I have tried using E and Z but couldn't go ahead with it because configuration around each double bond depends on configurations of all other double bonds and it gets circular.
How do I assign E and Z configurations to each of the four double bonds in this case to distinguish between all possible geometrical isomers?
Rishi Shekher: You are correct that there are only four stereoisomers (A, B, C, D) of this tetraethylidenecyclobutane. Loong has given you a lead as to how to apply CIP rules to the assignment of the configurations of the double bonds. This method can appear confusing and it is certainly not intuitive. The configurations were generated with ChemDraw 21. I will show you how the CIP algorithm works.
Stereoisomer A: The configuration of each double bond must be determined independently. They are labeled in red in each of the digraphs 1-4. The digraph is constructed by following a path around the ring, CW or CCW, from the non-duplicate carbon (black dot) to the duplicate carbons (red dot), which are designated as being attached to three atoms of atomic number zero.
Focusing on digraph 1 (vide infra) and $\ce{C1}$ (black dot), the double bond immediately to its left ($\ce{C4}$) is assigned the temporary Z-configuration because the path "around the ring" to the right is longer, i.e., more carbons than the path leading to the left. This method is used to temporarily assign the five positions. The left hand chain has three Z's while the right hand chain has all E's. One proceeds out each chain from the black dot making a one-to-one comparison until a Z>E is achieved (CIP Rule 3). For $\ce{C1}$ this is accomplished at $\ce{C4}$ and $\ce{C2}$ where Z>E, respectively.

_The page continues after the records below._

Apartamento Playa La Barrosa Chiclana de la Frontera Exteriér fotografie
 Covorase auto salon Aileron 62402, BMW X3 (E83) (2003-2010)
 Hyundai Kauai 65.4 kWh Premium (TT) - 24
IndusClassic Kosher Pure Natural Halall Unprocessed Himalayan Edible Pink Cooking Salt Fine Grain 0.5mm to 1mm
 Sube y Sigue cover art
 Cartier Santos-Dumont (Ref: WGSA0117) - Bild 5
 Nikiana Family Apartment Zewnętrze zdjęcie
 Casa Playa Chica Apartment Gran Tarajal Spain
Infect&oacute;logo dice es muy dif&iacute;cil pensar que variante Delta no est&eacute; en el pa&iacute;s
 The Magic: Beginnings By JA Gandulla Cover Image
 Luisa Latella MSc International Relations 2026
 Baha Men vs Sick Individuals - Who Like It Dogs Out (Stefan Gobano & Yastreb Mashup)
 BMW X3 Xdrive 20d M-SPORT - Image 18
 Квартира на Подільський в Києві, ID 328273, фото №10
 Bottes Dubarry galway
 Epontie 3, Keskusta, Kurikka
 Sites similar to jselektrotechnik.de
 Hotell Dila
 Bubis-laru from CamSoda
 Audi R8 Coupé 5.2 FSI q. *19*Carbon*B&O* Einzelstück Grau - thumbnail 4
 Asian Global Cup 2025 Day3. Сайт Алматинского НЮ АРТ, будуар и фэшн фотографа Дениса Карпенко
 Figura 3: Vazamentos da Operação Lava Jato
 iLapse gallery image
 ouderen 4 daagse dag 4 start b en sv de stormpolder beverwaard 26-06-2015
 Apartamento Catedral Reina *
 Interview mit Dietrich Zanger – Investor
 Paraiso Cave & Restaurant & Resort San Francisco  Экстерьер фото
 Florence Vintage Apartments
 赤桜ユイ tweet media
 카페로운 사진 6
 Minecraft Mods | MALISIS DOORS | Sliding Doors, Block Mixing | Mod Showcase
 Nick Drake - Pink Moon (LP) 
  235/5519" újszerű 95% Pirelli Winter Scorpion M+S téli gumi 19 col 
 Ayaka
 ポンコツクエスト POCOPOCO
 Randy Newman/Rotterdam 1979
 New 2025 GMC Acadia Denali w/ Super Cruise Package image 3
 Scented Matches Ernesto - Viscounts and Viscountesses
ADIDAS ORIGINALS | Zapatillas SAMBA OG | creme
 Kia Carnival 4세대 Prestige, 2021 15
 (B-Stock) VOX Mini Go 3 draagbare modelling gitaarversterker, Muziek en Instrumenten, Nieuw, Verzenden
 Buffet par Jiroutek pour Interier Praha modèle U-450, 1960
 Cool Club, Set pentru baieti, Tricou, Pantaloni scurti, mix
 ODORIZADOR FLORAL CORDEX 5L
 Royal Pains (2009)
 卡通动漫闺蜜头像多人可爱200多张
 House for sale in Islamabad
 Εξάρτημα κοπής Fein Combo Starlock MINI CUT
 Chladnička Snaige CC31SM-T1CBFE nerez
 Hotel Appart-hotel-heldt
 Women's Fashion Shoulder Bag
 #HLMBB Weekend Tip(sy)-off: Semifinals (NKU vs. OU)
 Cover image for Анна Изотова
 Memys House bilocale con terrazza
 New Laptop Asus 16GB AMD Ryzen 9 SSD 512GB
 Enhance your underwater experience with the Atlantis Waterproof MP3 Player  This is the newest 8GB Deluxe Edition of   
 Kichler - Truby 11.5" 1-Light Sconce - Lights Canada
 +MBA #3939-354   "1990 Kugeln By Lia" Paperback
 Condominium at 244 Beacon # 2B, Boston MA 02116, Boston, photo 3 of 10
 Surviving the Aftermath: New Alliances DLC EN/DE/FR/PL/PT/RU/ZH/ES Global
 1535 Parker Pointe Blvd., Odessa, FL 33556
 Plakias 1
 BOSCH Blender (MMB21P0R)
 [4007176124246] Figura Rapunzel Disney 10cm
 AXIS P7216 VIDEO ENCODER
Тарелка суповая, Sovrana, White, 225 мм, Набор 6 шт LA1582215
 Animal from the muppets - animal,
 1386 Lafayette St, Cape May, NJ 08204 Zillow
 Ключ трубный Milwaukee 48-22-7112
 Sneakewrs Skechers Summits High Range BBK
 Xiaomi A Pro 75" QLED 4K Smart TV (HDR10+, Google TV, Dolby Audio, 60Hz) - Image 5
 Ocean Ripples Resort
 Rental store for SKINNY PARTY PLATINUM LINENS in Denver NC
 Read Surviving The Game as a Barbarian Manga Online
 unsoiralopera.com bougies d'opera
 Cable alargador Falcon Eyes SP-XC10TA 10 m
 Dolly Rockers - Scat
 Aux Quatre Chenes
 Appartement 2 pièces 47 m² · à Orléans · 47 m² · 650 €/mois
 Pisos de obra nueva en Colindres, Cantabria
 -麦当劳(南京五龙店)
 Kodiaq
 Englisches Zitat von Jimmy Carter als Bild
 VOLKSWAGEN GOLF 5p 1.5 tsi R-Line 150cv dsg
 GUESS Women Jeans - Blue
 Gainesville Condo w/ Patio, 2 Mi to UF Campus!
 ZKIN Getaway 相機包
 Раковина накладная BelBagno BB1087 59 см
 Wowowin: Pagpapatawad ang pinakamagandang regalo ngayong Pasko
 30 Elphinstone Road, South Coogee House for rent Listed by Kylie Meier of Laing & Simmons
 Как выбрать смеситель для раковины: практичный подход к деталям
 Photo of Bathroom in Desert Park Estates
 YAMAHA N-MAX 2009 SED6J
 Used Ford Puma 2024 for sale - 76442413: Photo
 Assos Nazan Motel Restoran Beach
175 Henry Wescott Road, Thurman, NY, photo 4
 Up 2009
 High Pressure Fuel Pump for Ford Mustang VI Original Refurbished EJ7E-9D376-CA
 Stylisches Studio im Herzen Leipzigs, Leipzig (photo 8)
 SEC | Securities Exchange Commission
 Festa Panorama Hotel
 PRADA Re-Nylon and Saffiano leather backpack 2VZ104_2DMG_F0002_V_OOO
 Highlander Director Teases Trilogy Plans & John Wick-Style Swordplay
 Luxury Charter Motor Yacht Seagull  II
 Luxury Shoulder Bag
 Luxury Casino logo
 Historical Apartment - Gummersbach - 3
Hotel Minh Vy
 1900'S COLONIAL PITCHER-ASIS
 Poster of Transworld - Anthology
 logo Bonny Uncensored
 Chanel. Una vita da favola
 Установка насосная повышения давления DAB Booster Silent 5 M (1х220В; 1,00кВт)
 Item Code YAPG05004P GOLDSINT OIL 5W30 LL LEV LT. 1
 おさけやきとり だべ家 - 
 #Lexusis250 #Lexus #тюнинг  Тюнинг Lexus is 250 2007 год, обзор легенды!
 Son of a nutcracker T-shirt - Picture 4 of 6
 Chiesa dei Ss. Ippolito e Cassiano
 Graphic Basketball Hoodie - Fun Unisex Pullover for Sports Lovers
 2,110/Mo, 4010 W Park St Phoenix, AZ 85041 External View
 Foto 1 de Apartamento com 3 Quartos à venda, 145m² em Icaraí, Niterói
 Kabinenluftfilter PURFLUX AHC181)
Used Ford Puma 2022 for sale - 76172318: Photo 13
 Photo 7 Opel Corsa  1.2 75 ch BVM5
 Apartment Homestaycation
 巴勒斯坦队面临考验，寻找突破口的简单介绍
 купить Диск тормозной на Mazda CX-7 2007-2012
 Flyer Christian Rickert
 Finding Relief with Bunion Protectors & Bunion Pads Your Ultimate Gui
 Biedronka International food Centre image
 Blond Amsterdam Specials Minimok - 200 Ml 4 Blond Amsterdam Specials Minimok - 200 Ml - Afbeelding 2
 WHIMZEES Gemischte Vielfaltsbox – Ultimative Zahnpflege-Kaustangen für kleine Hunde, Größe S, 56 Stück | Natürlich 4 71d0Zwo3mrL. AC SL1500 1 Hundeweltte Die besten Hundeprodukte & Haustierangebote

Determinant double bonds are shown in blue.
Stereoisomer B: All positions in this isomer are equivalent. The double bonds are all of the E-configuration with Z>E.
Stereoisomers C and D: Stereoisomer C has a plane of symmetry. $\ce{C1}$ is equivalent to $\ce{C4}$ and $\ce{C2}$ is equivalent to $\ce{C3}$. Stereoisomer D has four equivalent double bonds owing to two planes of symmetry. Given that both stereoisomers C and D have the Z-configuration, one would would be hard pressed to know which one to draw if asked to do so. This situation is unfortunate.